23/12/2008
Bento XVI advoga por ecologia do homem
A ideologia de gênero altera a constituição da natureza humana, adverte
A defesa da natureza não é algo acessório para a Igreja, mas faz parte de sua natureza, afirmou Bento XVI nesta segunda-feira, declarando, contudo, que se trata de uma ecologia do homem, no longo e extenso discurso que dirigiu aos membros da Cúria Romana, com quem teve o tradicional encontro de troca de felicitações por oasião do Natal.
Recordando o papel decisivo que teve a reflexão sobre a ecologia durante as JMJ, celebradas em julho em Sydney, acontecimento central para a Igreja em 2008, o pontífice ofereceu uma sugestiva leitura sobre o respeito da criação.

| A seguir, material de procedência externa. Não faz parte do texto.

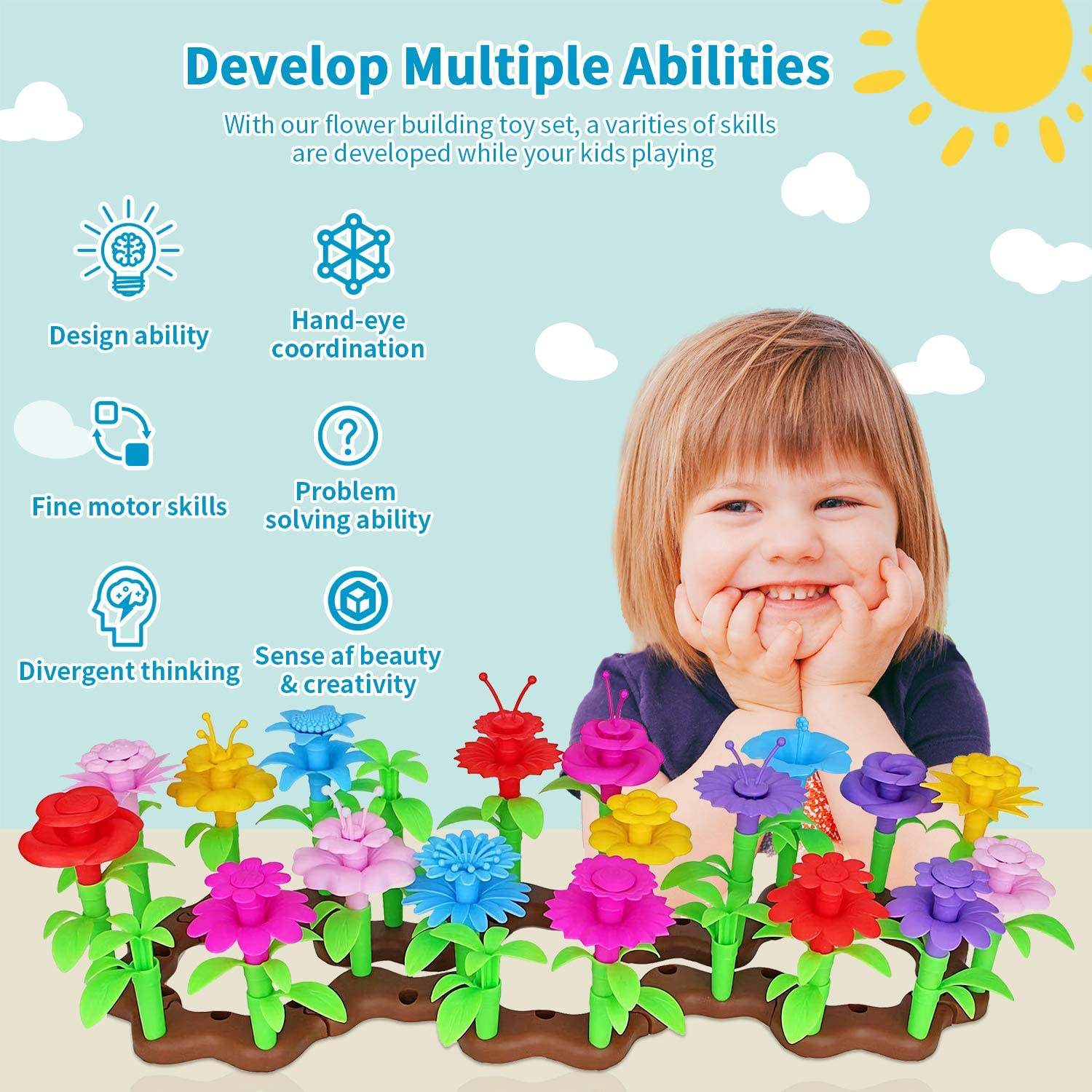 Develop Multiple Abilities

With our flower building toy set, a varities of skills are developed while your kids playing

Design ability

Hand-eye
coordination

Fine motor skills

Problem
solving ability

Divergent thinking

Sense af beauty
& creativity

Dado que a fé no Criador é parte essencial do credo cristão, a Igreja não pode e não deve limitar-se a transmitir a seus fiéis só a mensagem da salvação, afirmou o Papa, que no início de 2009 publicará uma encíclica de caráter social.
Ela também tem uma responsabilidade com relação à criação – advertiu – e tem de cumprir esta responsabilidade em público.
No cumprimento desta missão, acrescentou, a Igreja não só tem de defender a terra, a água, o ar, como dons da criação que pertencem a todos. Tem de proteger também o homem contra sua própria destruição.
É necessário que haja algo como uma ecologia do homem, entendida no sentido justo, assegurou.
Esta ecologia humana, afirmou, baseia-se no respeito dos gêneros, masculino e feminino, que fazem parte da natureza humana.
O bispo de Roma o disse com estas palavras: Quando a Igreja fala da natureza do ser humano como homem e mulher e pede que se respeite esta ordem da criação, não está expondo uma metafísica superada.
Trata-se, assegurou, da fé no Criador e da escuta da linguagem da criação, cujo desprezo significaria a auto-destruição do homem e, portanto, uma destruição da própria obra de Deus.
O pontífice advertiu sobre a manipulação que acontece em fóruns nacionais e internacionais quando se altera o termo gender (gênero). Com freqüência, como aconteceu na quinta-feira passada na assembléia geral das Nações Unidas, utilizam termos como orientação sexual ou identidade de gênero para reconhecer o pretendido casamento homossexual.
O que com freqüência se expressa e entende com o termo ‘gender’ se sintetiza em definitivo na auto-emancipação do homem da criação e do Criador. O homem quer fazer-se por sua conta, e decidir sempre e exclusivamente só sobre o que lhe afeta, constatou o pontífice.
Mas deste modo, advertiu, «vive contra a verdade, vive contra o Espírito criador».
Os bosques tropicais merecem, certamente, nossa proteção, mas não menos a merece o homem como criatura, na qual está inscrita uma mensagem que não contradiz a nossa liberdade, mas é sua condição, indicou.
Por isso, declarou, grandes teólogos da escolástica qualificaram o matrimônio, ou seja, o laço para a vida toda entre o homem e a mulher, como sacramento da criação, instituído pelo Criador e que Cristo – sem modificar a mensagem da criação – acolheu depois na história de sua aliança com os homens.
«Faz parte do anúncio que a Igreja deve oferecer o testemunho a favor do Espírito criador presente na natureza em seu conjunto, de maneira especial na natureza do homem criado à imagem de Deus», concluiu.